3月の全国高校選手権では東海大浦安(千葉)に敗戦。5月の関東大会予選、6月の関東大会ではライバル足立学園(東京)に決勝で連敗した。それだけに岩渕公一監督(58)は「(都予選で)リベンジしたい気持ちが強かった」と話す。

一人も負けずに優勝した、強さの秘訣はどこにあるのか。磯田範仁主将(3年)=東京・国士舘中出身=は「研究の成果です」と胸を張る。

部員の多くが寮生活を送る中で、監督を含む全員で対戦相手のビデオを見て、強みと弱みを分析。監督はリポートを作成し、部員たちに配っている。「ライバルは東海大浦安と東海大相模(神奈川)。インターハイで勝つためにはやっぱり研究が大事」(磯田)と準備に余念がない。
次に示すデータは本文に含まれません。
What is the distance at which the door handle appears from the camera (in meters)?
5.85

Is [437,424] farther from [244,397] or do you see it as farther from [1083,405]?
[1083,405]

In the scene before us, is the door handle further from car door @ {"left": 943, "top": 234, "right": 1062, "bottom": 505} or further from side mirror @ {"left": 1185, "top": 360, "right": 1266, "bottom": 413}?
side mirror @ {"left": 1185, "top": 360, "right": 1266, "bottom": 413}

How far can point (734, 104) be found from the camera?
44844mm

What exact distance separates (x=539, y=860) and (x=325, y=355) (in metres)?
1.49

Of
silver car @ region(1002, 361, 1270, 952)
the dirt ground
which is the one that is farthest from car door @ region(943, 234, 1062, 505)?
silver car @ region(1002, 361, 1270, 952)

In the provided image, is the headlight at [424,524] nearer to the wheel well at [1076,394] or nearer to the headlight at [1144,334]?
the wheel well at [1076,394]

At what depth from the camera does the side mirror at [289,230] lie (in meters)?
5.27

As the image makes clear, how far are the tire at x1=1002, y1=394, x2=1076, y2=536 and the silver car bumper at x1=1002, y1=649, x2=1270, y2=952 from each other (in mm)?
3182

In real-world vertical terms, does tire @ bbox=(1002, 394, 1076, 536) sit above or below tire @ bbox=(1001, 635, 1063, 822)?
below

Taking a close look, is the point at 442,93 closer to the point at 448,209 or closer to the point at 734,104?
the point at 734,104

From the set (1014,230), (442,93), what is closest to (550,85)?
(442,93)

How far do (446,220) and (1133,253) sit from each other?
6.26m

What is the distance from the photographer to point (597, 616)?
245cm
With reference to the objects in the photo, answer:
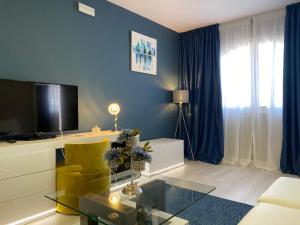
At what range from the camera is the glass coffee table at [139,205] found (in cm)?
148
7月に開催される金鷲旗大会、8月のインターハイと、暑さが予想される福岡での戦いが続く。岩渕監督は「朝は週3日は道場ではなくグラウンドで跳ねたり走ったりしてきましたが、それを続けます。さらに午後の練習後にウエートトレーニングもします」とパワー面でさらなる強化を誓う。

都予選個人100㌔級優勝の田崎健祐(3年)=同中出身、90㌔級優勝の江畑丈夫(3年)=同中出身=を擁し、層は厚い。それでも団体戦優勝のための鍵として「チームワーク」を掲げる。「春に負けているので、自分が言わなくても分かっているはず」と、磯田は仲間を信頼する。チーム一丸となり、王座奪還へ駆け上がる。